INSTRUCTIONS TO FOLLOW => In the entries below, swap each occurrence of "dark red curtain" for "burgundy drape" and leave all other text exactly as it stands.

==== DATA FOR PROCESSING ====

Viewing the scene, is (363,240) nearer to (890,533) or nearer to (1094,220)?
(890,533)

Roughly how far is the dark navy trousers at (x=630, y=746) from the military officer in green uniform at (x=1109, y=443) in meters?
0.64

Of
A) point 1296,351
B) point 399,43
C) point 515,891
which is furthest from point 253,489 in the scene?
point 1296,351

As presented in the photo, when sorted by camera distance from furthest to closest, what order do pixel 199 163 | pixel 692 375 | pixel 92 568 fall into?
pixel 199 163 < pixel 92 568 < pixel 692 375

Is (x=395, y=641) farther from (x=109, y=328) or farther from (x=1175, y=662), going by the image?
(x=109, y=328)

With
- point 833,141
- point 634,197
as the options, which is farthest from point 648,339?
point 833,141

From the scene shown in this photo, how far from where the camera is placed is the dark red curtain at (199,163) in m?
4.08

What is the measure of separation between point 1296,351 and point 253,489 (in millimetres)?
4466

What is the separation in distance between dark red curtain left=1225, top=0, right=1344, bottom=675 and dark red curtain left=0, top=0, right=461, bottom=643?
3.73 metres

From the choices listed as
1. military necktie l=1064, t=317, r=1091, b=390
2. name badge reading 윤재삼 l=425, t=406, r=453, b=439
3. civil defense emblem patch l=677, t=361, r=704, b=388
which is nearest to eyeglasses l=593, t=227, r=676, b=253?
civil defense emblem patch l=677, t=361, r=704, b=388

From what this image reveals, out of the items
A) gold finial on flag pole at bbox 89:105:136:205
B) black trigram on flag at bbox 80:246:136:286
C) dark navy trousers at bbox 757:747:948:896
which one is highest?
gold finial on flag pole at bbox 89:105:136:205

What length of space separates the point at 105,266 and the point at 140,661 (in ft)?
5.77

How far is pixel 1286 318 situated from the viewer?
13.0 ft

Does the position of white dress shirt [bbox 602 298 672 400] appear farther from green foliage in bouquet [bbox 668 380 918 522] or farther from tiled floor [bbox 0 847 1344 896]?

====

RESPONSE TO THE EXERCISE =>
Viewing the scene, is (363,240) nearer to (890,533) or nearer to (1094,220)?
(890,533)

Roughly how far is the dark navy trousers at (x=630, y=746) from the military officer in green uniform at (x=1109, y=443) in meters?
0.64

Of
A) point 1296,351
B) point 399,43
C) point 515,891
which is furthest from point 253,489 in the scene?
point 1296,351

As presented in the photo, when sorted by camera distance from furthest to closest, what order do pixel 199 163 | pixel 692 375 | pixel 92 568 fall into?
pixel 199 163 < pixel 92 568 < pixel 692 375

Is (x=395, y=641) farther from (x=109, y=328) or farther from (x=1175, y=662), going by the image?
(x=109, y=328)

With
- point 833,141
- point 634,197
as the options, which is farthest from point 648,339?
point 833,141

From the scene shown in this photo, how far from where the camera is placed is the burgundy drape at (199,163) in m?
4.08

What is the measure of separation between point 1296,351 and point 253,489 (in millimetres)?
4466

What is the separation in distance between burgundy drape left=1225, top=0, right=1344, bottom=675 and burgundy drape left=0, top=0, right=461, bottom=643?
3.73 metres

From the choices listed as
1. military necktie l=1064, t=317, r=1091, b=390
2. name badge reading 윤재삼 l=425, t=406, r=453, b=439
3. civil defense emblem patch l=677, t=361, r=704, b=388
which is nearest to eyeglasses l=593, t=227, r=676, b=253?
civil defense emblem patch l=677, t=361, r=704, b=388

From what this image reveals, out of the items
A) gold finial on flag pole at bbox 89:105:136:205
B) black trigram on flag at bbox 80:246:136:286
C) dark navy trousers at bbox 757:747:948:896
which one is highest?
gold finial on flag pole at bbox 89:105:136:205

What length of space separates the point at 105,266 and the point at 140,661 (in ft)?
5.77

How far is pixel 1286 318 situated from the viewer?
13.0 ft

Does the position of white dress shirt [bbox 602 298 672 400] appear farther from green foliage in bouquet [bbox 668 380 918 522] or farther from tiled floor [bbox 0 847 1344 896]?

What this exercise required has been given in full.